To configure the pipeline, options can be set in the :file:`Makefile` in the
:term:`working directory`.

Options that might need to be changed:

   PARAM_PSQL_DATABASE
      The psql database

   PARAM_PSQL_HOST
      The psql host

   PARAM_PSQL_USER
      The psql username

Running the pipeline
--------------------

The pipeline uses makefiles to control script logic. Before executing any make commands,
run::

        source setup.csh

to update your paths and other environment variables.

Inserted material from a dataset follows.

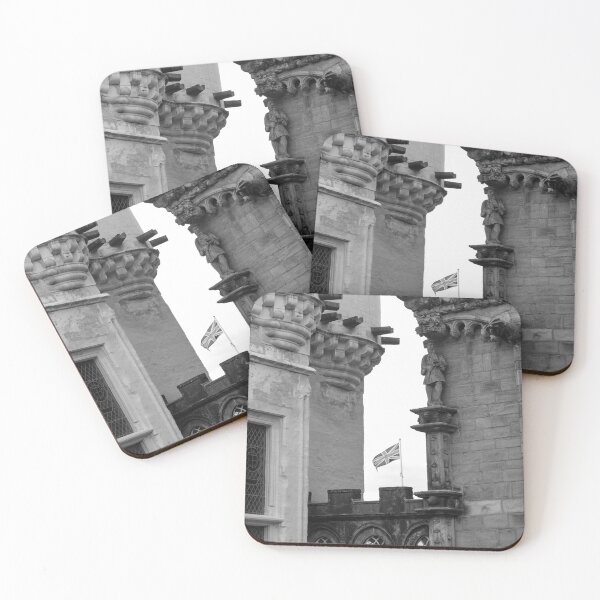 Item preview, British Flag At Sterling Castle Scotland designed and sold by AmberCamera.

Before first running the pipeline, some maintenance work need to
be performed like creating the database schema and the tables.
To prepare the pipeline, run::

   make prepare

This needs to be done only once. 

To run the pipeline, type::

   make all

Gpipe writes status messages to the file :file:`log`
in the :term:`working directory`.

Results
-------

Results of the gpipe run are stored in the psql database.

The view ``overview`` aggregates most results into a single
table for easy access.

Troubleshooting
---------------

If something goes wrong, the first step is to look at
the command line that caused the problem. To see the command
executed, run::

   make -n <target>

We use Sun Grid Engine as job queueing system and assume that for all nodes
the code and data can be reached via the same mount point. All jobs that are run on
the cluster are prefixed by the MAKE variable $(CMD_REMOTE_SUBMIT). You can set this
variable to the empty string to run everything locally or on a mosix cluster:

        make all CMD_REMOTE_SUBMIT=


Steps
-----

The pipeline proceeds in 12 steps, which are:

Step1
	Masking of protein sequences  
Step2
	Selecting representative transcipts to search with
Step3
	Running exonerate    
Step4
	Running TBLASTN (disabled)
Step5	
	Collating putative gene-containing regions
Step6	
	Predicting genes for representative transcripts.
Step7
	Predicting genes for redundant (alternative) transcripts
Step8	
	Predicting genes for member sequences  
Step9	
	Analysing the predictions  
Step10
	Quality control of predictions  
Step11
        Removing redundant/erroneous predictions
Step12
        Filter by ks (optional)

Glossary
---------
.. glossary::

   working directory
     The working directory. Location of the data files and results. All commands in this tutorial are 
     executed in the working directory.

   source directory
     The location of the source code. The place where the script :file:`setup.py` resides.